5. Cook at Least 51% Of Your Meals At Home
It’s a time saver in the moment, but eating out for most of your meals can ultimately delay your weight loss progress. Restaurant food is high in calories and loaded with salt, which research has found can release the addiction-inducing hormone dopamine. When you cook the majority of your own meals and snacks at home, you put the calorie-cutting power in your own hands. In fact, Johns Hopkins researchers found that home cooks will consume nearly 200 fewer calories than people who eat out more often. Try this great meal maybe!
6. Order Lunch Ahead of Time
If you do have to order lunch, you can do so in a way that will further your weight loss goals. Look up nutrition information ahead of time, keep extras to a minimum, and order in the morning. Wait, what? You heard right. A study conducted by University of Pennsylvania and Carnegie Mellon University researchers found that when people placed a lunch order more than an hour before eating, dieters chose meals with an average of 109 fewer calories than those who ordered immediately before lunch (when their rumbling stomach may have clouded their judgment).
7. Keep Your Bedroom For Sleeping, Not Eating
An analysis published in the journal Sleep Medicine found that keeping a television in the bedroom was associated with shorter total sleep time. It’s not just TV that will prevent you from getting a restorative night’s sleep (which, if you didn’t already know, is one of the essential rules for weight loss); it’s also noshing in bed. When you reserve your bedroom for snoozing, you can train your brain and body to associate slipping under the covers with sleep—making it much easier to catch some ZZZ’s.

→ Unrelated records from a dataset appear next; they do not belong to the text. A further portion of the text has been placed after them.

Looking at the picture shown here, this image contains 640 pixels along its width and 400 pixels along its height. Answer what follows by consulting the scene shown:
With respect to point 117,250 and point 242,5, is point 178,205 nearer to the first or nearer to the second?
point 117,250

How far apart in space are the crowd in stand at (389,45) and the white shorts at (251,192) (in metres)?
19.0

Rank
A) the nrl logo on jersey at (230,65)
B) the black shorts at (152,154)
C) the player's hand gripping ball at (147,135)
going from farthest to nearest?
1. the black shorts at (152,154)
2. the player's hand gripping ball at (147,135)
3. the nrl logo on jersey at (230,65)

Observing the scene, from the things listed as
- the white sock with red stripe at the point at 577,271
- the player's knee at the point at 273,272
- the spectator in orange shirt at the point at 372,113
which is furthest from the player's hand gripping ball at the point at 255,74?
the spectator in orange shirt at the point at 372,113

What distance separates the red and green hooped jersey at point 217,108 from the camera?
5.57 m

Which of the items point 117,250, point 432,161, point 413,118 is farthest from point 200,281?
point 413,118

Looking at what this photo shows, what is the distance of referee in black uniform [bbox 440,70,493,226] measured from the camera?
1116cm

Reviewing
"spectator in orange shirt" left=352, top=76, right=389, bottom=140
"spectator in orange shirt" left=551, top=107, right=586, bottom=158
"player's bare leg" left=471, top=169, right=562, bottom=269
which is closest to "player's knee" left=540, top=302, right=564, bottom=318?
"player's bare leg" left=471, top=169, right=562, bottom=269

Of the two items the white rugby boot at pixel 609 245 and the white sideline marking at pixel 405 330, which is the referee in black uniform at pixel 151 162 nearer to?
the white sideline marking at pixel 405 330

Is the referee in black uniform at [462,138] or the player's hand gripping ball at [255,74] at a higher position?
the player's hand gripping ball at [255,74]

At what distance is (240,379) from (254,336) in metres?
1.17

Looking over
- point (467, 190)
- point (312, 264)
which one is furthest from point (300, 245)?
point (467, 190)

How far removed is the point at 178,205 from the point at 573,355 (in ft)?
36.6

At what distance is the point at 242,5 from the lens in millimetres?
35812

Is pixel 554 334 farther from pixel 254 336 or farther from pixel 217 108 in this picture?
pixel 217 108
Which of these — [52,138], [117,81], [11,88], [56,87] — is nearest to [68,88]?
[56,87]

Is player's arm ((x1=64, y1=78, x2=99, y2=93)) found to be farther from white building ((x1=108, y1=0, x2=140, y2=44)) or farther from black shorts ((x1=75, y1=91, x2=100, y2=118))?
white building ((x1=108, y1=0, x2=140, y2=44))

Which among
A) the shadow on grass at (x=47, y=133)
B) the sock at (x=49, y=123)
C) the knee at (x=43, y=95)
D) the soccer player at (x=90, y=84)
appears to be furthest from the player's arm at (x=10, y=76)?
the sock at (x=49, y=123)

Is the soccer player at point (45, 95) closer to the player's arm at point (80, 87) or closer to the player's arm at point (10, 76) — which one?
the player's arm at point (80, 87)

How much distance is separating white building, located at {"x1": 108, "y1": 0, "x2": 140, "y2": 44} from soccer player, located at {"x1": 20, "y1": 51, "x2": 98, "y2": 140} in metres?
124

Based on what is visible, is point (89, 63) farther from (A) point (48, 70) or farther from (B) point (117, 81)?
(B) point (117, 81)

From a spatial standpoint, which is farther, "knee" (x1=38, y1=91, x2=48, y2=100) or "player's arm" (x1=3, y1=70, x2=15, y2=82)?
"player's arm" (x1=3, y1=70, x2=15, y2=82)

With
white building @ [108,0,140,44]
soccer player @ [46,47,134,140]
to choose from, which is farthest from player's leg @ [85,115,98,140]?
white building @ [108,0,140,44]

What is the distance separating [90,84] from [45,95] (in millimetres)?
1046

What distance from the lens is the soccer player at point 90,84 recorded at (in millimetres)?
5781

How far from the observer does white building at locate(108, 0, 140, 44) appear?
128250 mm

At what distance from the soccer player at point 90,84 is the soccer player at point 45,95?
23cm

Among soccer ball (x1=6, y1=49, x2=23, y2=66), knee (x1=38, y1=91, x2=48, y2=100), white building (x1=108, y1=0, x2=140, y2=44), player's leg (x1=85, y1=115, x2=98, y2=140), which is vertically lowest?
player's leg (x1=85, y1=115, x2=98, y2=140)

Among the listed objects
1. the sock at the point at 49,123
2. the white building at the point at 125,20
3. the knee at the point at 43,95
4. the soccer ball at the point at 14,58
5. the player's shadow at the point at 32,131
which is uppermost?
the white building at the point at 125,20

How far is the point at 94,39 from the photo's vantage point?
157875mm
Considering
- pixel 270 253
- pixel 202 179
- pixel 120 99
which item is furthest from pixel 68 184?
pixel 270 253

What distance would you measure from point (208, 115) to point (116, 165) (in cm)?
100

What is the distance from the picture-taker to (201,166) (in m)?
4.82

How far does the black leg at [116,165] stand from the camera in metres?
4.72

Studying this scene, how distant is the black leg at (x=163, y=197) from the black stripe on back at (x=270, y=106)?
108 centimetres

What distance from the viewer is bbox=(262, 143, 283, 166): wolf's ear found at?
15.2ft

8. Eat, Rather Than Drink, Your Calories
Yes, that goes for everything from sodas and alcohol to juice cleanses and bottled teas. That’s because beverages often lack healthy fats and fiber: two satiating nutrients that keep hunger pangs at bay. A study published in the American Journal of Clinical Nutrition found that participants ended up drinking more (and thus consumed a greater number of calories) until they felt satisfied, compared to when they ate solid food.
There are a number of factors at play when it comes to satiety, and experts believe that both the sound and the physical act of chewing helps monitor your consumption; they think chewing will even increase satiety better than slurping. So, take a cue from a recent study published in the same journal—which found that thick smoothies made people feel fuller than a thin drink with the same amount of calories—by adding in a generous scoop of Greek yogurt and a sprinkling of crunchy nuts to your protein shakes in the mornings.
9. Make a Habit of Starting With a Salad
Who knew you can fend off calories with more calories? Cornell University researchers found that pre-loading your meals with salads can actually help your body keep its blood glucose levels more even-keeled. That means you’ll not only stay fuller longer, but you’ll also save your body from an inflammation-inducing spike in blood sugar.